-- STATED PROBLEM --
Go through the records below and copy out every line that contains the word "photograph".

-- PROVIDED MATERIAL --
######

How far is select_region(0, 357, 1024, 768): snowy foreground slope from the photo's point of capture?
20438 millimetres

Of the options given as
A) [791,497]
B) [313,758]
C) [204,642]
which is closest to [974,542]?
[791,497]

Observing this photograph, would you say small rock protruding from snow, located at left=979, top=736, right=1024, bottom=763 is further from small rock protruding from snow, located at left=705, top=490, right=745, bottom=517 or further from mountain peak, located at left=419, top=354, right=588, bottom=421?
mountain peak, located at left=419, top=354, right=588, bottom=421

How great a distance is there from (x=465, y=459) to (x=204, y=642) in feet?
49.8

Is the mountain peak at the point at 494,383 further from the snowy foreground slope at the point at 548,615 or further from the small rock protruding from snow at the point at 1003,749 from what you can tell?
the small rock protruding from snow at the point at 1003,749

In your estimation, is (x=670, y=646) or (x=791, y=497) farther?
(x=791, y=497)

######

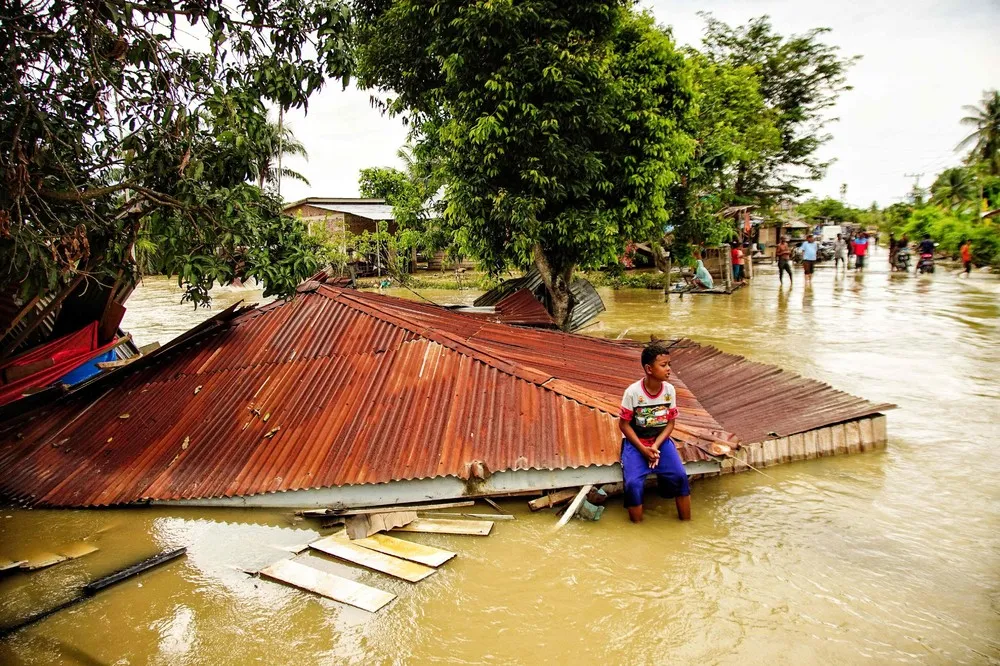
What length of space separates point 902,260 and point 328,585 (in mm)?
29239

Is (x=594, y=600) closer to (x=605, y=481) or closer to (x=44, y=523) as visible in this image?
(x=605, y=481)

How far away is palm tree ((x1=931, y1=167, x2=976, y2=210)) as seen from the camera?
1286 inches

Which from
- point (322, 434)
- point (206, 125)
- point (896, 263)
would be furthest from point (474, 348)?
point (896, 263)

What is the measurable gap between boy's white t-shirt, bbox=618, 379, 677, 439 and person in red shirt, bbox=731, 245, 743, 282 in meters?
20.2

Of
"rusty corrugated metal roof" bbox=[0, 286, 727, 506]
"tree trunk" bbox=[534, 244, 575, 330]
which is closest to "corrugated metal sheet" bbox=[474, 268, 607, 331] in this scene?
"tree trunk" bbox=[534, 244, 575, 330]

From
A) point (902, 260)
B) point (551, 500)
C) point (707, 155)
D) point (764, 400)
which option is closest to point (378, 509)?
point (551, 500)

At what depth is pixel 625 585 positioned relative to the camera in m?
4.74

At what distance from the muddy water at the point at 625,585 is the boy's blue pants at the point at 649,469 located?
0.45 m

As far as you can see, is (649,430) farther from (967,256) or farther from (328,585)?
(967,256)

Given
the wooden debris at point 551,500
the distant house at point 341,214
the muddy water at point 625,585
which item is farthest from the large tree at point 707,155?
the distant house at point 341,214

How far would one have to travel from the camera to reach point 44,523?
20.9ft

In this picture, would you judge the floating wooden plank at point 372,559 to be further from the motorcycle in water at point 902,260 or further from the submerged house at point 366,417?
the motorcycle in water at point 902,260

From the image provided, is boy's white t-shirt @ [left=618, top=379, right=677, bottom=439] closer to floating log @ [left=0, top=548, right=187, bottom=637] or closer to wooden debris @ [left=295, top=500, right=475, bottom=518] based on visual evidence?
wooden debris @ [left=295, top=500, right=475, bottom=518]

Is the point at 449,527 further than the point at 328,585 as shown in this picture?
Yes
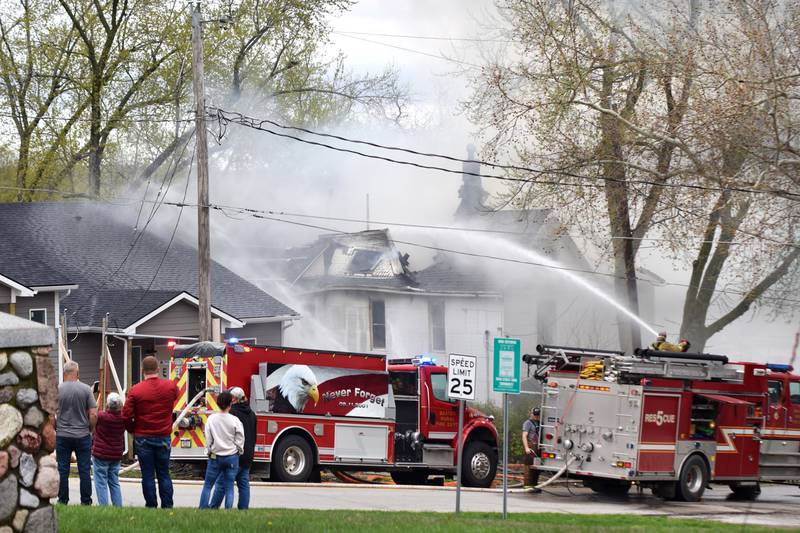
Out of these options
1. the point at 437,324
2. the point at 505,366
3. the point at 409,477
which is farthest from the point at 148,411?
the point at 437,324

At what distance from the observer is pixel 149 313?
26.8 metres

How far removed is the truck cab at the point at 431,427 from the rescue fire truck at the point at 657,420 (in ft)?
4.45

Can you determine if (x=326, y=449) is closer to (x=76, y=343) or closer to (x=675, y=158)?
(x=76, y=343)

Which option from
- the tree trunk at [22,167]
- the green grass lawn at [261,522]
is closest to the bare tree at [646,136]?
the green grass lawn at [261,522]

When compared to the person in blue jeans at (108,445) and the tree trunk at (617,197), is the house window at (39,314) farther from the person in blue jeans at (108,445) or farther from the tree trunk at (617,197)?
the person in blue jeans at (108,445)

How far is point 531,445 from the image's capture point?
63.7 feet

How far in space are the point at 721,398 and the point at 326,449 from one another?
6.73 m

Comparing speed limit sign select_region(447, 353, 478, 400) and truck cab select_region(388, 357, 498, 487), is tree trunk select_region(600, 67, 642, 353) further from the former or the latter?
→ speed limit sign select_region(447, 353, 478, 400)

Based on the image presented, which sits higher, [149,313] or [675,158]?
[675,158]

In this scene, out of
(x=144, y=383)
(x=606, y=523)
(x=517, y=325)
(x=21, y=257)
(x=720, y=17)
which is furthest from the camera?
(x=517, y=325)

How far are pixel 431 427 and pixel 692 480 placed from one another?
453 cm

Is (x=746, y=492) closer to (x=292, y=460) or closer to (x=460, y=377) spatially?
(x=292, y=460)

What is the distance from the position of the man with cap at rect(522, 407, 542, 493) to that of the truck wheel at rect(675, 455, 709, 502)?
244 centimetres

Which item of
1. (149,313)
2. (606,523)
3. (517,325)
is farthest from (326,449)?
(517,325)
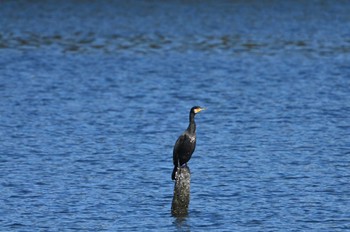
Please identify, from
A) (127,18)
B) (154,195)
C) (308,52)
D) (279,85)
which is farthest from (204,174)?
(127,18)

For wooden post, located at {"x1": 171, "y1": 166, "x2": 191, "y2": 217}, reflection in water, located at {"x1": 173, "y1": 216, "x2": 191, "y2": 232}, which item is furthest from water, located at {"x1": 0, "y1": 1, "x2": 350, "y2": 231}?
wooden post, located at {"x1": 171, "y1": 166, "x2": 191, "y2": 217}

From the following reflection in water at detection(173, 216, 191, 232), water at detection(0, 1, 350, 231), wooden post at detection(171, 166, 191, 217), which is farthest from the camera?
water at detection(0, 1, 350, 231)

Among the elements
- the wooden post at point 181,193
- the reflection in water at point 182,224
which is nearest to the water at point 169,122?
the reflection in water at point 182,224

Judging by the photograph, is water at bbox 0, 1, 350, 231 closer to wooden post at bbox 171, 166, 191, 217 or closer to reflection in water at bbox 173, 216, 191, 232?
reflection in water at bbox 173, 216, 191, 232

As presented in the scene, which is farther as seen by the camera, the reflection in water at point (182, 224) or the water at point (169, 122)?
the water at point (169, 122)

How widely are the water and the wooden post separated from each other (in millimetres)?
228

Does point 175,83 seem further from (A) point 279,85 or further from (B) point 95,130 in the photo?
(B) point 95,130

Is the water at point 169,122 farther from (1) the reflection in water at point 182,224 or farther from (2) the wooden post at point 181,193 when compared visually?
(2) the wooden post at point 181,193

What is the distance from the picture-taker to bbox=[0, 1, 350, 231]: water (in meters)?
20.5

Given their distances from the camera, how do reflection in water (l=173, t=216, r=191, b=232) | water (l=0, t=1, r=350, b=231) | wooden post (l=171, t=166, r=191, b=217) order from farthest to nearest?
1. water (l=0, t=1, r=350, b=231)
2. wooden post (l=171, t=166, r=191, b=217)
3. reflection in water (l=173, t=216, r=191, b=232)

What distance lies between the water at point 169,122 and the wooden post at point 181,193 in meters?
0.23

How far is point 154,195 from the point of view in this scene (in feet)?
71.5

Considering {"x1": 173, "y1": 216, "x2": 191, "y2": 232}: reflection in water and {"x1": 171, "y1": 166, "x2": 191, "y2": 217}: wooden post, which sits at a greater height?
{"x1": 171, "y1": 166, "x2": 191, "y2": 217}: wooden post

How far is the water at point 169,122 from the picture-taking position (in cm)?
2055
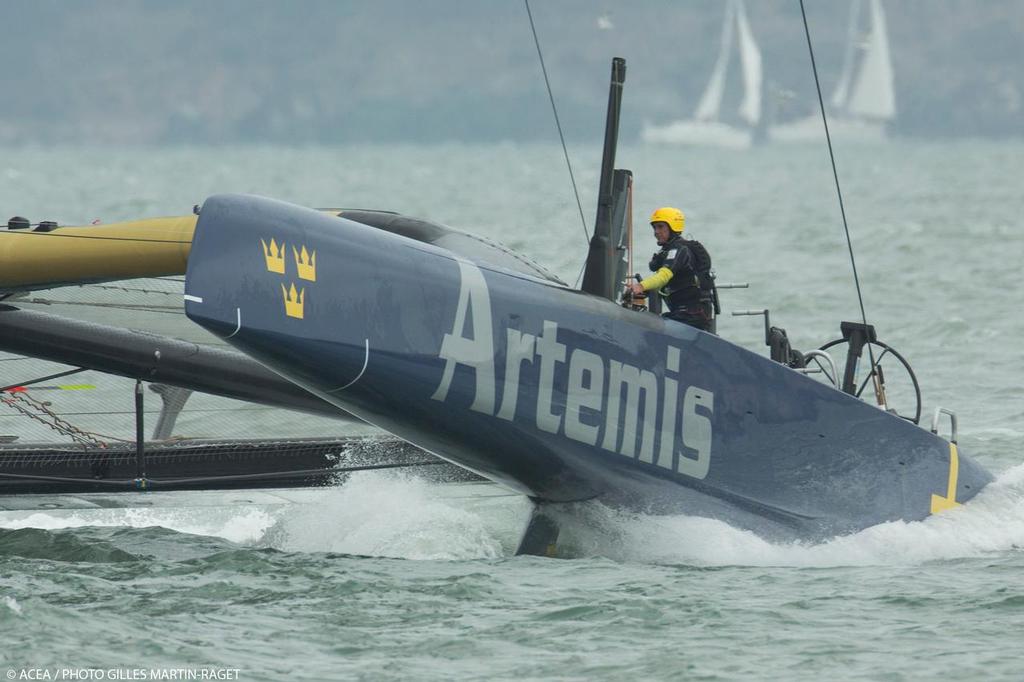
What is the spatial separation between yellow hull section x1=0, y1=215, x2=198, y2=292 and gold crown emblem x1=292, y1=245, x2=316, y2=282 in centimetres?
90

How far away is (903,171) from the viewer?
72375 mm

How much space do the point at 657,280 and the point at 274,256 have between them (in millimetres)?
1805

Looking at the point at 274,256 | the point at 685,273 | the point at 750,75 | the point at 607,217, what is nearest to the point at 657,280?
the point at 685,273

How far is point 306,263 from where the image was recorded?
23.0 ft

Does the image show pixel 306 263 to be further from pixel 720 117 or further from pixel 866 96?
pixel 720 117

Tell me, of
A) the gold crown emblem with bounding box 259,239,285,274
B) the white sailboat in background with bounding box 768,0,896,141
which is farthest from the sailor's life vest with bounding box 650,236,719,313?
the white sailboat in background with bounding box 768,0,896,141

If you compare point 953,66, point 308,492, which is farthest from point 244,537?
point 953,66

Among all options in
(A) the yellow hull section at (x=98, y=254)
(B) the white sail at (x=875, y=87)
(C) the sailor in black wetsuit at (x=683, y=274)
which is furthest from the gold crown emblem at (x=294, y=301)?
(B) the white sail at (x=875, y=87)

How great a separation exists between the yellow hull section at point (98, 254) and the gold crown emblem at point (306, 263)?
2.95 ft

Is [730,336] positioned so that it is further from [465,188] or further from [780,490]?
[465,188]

######

-- COMPLETED EXERCISE --
Observing this photograph, would you say small rock protruding from snow, located at left=979, top=736, right=1024, bottom=763 is further from small rock protruding from snow, located at left=705, top=490, right=745, bottom=517 or further from mountain peak, located at left=419, top=354, right=588, bottom=421?
Judging by the photograph, is water at bbox 0, 1, 350, 231 closer to wooden post at bbox 171, 166, 191, 217 or closer to reflection in water at bbox 173, 216, 191, 232?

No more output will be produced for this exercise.